[[ Exercise input open ]]
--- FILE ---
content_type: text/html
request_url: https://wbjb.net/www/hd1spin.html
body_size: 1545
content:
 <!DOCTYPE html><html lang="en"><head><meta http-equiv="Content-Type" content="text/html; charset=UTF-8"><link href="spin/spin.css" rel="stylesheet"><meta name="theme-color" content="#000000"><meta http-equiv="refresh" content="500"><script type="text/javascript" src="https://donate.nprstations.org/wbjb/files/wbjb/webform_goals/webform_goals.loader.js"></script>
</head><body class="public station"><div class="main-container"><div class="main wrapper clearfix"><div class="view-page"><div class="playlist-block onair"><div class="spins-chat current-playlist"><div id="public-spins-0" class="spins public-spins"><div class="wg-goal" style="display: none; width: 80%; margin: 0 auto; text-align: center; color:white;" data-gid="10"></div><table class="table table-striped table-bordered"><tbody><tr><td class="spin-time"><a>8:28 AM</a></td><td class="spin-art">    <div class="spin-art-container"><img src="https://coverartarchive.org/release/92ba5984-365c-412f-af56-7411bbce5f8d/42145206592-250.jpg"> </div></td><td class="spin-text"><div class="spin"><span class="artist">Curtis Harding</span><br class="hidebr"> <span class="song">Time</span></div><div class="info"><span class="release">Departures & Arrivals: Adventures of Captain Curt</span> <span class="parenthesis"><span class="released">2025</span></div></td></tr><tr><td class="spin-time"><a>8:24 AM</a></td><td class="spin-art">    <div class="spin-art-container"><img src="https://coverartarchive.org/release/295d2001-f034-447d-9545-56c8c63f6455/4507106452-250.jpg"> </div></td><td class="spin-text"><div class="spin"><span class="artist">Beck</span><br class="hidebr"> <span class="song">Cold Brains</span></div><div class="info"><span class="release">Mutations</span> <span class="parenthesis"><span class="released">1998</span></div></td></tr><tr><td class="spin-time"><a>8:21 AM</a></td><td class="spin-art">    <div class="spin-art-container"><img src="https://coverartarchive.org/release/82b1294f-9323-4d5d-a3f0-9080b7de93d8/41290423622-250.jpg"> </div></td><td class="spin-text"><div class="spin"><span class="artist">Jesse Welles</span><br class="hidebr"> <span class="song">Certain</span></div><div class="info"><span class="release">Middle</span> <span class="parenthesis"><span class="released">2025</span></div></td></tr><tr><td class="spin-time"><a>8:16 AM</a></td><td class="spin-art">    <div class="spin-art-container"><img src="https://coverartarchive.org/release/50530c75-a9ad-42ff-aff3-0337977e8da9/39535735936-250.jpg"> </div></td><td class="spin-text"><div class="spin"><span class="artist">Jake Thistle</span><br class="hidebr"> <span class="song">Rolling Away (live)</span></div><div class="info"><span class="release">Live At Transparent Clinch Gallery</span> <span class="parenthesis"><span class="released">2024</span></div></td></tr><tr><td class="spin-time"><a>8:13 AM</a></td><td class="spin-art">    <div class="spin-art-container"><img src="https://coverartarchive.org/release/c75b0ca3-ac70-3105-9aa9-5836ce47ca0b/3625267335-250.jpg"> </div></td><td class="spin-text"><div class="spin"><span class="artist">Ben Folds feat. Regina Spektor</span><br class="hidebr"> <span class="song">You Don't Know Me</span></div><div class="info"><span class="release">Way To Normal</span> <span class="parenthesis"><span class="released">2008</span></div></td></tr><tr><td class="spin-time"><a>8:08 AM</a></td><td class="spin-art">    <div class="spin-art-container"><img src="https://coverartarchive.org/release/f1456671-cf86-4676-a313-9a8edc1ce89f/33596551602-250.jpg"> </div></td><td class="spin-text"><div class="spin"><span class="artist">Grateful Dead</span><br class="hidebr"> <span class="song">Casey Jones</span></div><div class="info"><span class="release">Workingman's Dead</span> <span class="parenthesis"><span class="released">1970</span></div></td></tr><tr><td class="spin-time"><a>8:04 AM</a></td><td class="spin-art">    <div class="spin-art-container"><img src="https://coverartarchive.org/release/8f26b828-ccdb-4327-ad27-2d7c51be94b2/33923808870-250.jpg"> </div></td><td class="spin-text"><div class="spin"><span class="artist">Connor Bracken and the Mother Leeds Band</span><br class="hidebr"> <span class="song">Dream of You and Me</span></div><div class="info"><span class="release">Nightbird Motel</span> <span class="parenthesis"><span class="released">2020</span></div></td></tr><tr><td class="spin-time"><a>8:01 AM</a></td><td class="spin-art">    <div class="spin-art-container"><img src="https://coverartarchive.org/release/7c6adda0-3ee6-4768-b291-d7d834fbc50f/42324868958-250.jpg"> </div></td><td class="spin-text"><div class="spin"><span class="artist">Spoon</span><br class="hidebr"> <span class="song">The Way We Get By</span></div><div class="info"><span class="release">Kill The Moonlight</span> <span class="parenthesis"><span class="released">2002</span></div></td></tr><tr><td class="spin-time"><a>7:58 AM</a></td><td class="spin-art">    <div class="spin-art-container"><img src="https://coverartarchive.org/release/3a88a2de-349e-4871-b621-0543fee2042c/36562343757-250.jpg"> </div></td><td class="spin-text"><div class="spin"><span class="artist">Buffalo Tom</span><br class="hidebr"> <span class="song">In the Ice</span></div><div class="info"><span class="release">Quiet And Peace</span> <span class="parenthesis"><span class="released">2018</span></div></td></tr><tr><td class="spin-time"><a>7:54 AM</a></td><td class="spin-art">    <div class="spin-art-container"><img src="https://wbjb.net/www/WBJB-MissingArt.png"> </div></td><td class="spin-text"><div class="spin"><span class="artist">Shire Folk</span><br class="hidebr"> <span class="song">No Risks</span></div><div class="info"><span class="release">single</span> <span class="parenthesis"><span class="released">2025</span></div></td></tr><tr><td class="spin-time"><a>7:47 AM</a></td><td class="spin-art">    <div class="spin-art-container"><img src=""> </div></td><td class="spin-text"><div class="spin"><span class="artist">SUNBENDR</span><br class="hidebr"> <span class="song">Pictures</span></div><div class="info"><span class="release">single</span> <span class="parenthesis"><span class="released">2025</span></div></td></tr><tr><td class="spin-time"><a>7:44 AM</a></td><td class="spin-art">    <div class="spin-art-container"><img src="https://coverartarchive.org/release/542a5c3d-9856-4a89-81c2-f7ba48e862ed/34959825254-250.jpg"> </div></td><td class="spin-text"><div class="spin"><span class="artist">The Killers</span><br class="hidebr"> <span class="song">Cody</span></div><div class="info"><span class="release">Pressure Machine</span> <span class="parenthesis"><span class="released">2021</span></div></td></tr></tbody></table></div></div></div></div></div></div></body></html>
[[ Exercise input closed ]]
▸ Task objective: Give the entries again in full, exactly as they were written above.

▸ Exercise answer:
--- FILE ---
content_type: text/html
request_url: https://wbjb.net/www/hd1spin.html
body_size: 1545
content:
 <!DOCTYPE html><html lang="en"><head><meta http-equiv="Content-Type" content="text/html; charset=UTF-8"><link href="spin/spin.css" rel="stylesheet"><meta name="theme-color" content="#000000"><meta http-equiv="refresh" content="500"><script type="text/javascript" src="https://donate.nprstations.org/wbjb/files/wbjb/webform_goals/webform_goals.loader.js"></script>
</head><body class="public station"><div class="main-container"><div class="main wrapper clearfix"><div class="view-page"><div class="playlist-block onair"><div class="spins-chat current-playlist"><div id="public-spins-0" class="spins public-spins"><div class="wg-goal" style="display: none; width: 80%; margin: 0 auto; text-align: center; color:white;" data-gid="10"></div><table class="table table-striped table-bordered"><tbody><tr><td class="spin-time"><a>8:28 AM</a></td><td class="spin-art">    <div class="spin-art-container"><img src="https://coverartarchive.org/release/92ba5984-365c-412f-af56-7411bbce5f8d/42145206592-250.jpg"> </div></td><td class="spin-text"><div class="spin"><span class="artist">Curtis Harding</span><br class="hidebr"> <span class="song">Time</span></div><div class="info"><span class="release">Departures & Arrivals: Adventures of Captain Curt</span> <span class="parenthesis"><span class="released">2025</span></div></td></tr><tr><td class="spin-time"><a>8:24 AM</a></td><td class="spin-art">    <div class="spin-art-container"><img src="https://coverartarchive.org/release/295d2001-f034-447d-9545-56c8c63f6455/4507106452-250.jpg"> </div></td><td class="spin-text"><div class="spin"><span class="artist">Beck</span><br class="hidebr"> <span class="song">Cold Brains</span></div><div class="info"><span class="release">Mutations</span> <span class="parenthesis"><span class="released">1998</span></div></td></tr><tr><td class="spin-time"><a>8:21 AM</a></td><td class="spin-art">    <div class="spin-art-container"><img src="https://coverartarchive.org/release/82b1294f-9323-4d5d-a3f0-9080b7de93d8/41290423622-250.jpg"> </div></td><td class="spin-text"><div class="spin"><span class="artist">Jesse Welles</span><br class="hidebr"> <span class="song">Certain</span></div><div class="info"><span class="release">Middle</span> <span class="parenthesis"><span class="released">2025</span></div></td></tr><tr><td class="spin-time"><a>8:16 AM</a></td><td class="spin-art">    <div class="spin-art-container"><img src="https://coverartarchive.org/release/50530c75-a9ad-42ff-aff3-0337977e8da9/39535735936-250.jpg"> </div></td><td class="spin-text"><div class="spin"><span class="artist">Jake Thistle</span><br class="hidebr"> <span class="song">Rolling Away (live)</span></div><div class="info"><span class="release">Live At Transparent Clinch Gallery</span> <span class="parenthesis"><span class="released">2024</span></div></td></tr><tr><td class="spin-time"><a>8:13 AM</a></td><td class="spin-art">    <div class="spin-art-container"><img src="https://coverartarchive.org/release/c75b0ca3-ac70-3105-9aa9-5836ce47ca0b/3625267335-250.jpg"> </div></td><td class="spin-text"><div class="spin"><span class="artist">Ben Folds feat. Regina Spektor</span><br class="hidebr"> <span class="song">You Don't Know Me</span></div><div class="info"><span class="release">Way To Normal</span> <span class="parenthesis"><span class="released">2008</span></div></td></tr><tr><td class="spin-time"><a>8:08 AM</a></td><td class="spin-art">    <div class="spin-art-container"><img src="https://coverartarchive.org/release/f1456671-cf86-4676-a313-9a8edc1ce89f/33596551602-250.jpg"> </div></td><td class="spin-text"><div class="spin"><span class="artist">Grateful Dead</span><br class="hidebr"> <span class="song">Casey Jones</span></div><div class="info"><span class="release">Workingman's Dead</span> <span class="parenthesis"><span class="released">1970</span></div></td></tr><tr><td class="spin-time"><a>8:04 AM</a></td><td class="spin-art">    <div class="spin-art-container"><img src="https://coverartarchive.org/release/8f26b828-ccdb-4327-ad27-2d7c51be94b2/33923808870-250.jpg"> </div></td><td class="spin-text"><div class="spin"><span class="artist">Connor Bracken and the Mother Leeds Band</span><br class="hidebr"> <span class="song">Dream of You and Me</span></div><div class="info"><span class="release">Nightbird Motel</span> <span class="parenthesis"><span class="released">2020</span></div></td></tr><tr><td class="spin-time"><a>8:01 AM</a></td><td class="spin-art">    <div class="spin-art-container"><img src="https://coverartarchive.org/release/7c6adda0-3ee6-4768-b291-d7d834fbc50f/42324868958-250.jpg"> </div></td><td class="spin-text"><div class="spin"><span class="artist">Spoon</span><br class="hidebr"> <span class="song">The Way We Get By</span></div><div class="info"><span class="release">Kill The Moonlight</span> <span class="parenthesis"><span class="released">2002</span></div></td></tr><tr><td class="spin-time"><a>7:58 AM</a></td><td class="spin-art">    <div class="spin-art-container"><img src="https://coverartarchive.org/release/3a88a2de-349e-4871-b621-0543fee2042c/36562343757-250.jpg"> </div></td><td class="spin-text"><div class="spin"><span class="artist">Buffalo Tom</span><br class="hidebr"> <span class="song">In the Ice</span></div><div class="info"><span class="release">Quiet And Peace</span> <span class="parenthesis"><span class="released">2018</span></div></td></tr><tr><td class="spin-time"><a>7:54 AM</a></td><td class="spin-art">    <div class="spin-art-container"><img src="https://wbjb.net/www/WBJB-MissingArt.png"> </div></td><td class="spin-text"><div class="spin"><span class="artist">Shire Folk</span><br class="hidebr"> <span class="song">No Risks</span></div><div class="info"><span class="release">single</span> <span class="parenthesis"><span class="released">2025</span></div></td></tr><tr><td class="spin-time"><a>7:47 AM</a></td><td class="spin-art">    <div class="spin-art-container"><img src=""> </div></td><td class="spin-text"><div class="spin"><span class="artist">SUNBENDR</span><br class="hidebr"> <span class="song">Pictures</span></div><div class="info"><span class="release">single</span> <span class="parenthesis"><span class="released">2025</span></div></td></tr><tr><td class="spin-time"><a>7:44 AM</a></td><td class="spin-art">    <div class="spin-art-container"><img src="https://coverartarchive.org/release/542a5c3d-9856-4a89-81c2-f7ba48e862ed/34959825254-250.jpg"> </div></td><td class="spin-text"><div class="spin"><span class="artist">The Killers</span><br class="hidebr"> <span class="song">Cody</span></div><div class="info"><span class="release">Pressure Machine</span> <span class="parenthesis"><span class="released">2021</span></div></td></tr></tbody></table></div></div></div></div></div></div></body></html>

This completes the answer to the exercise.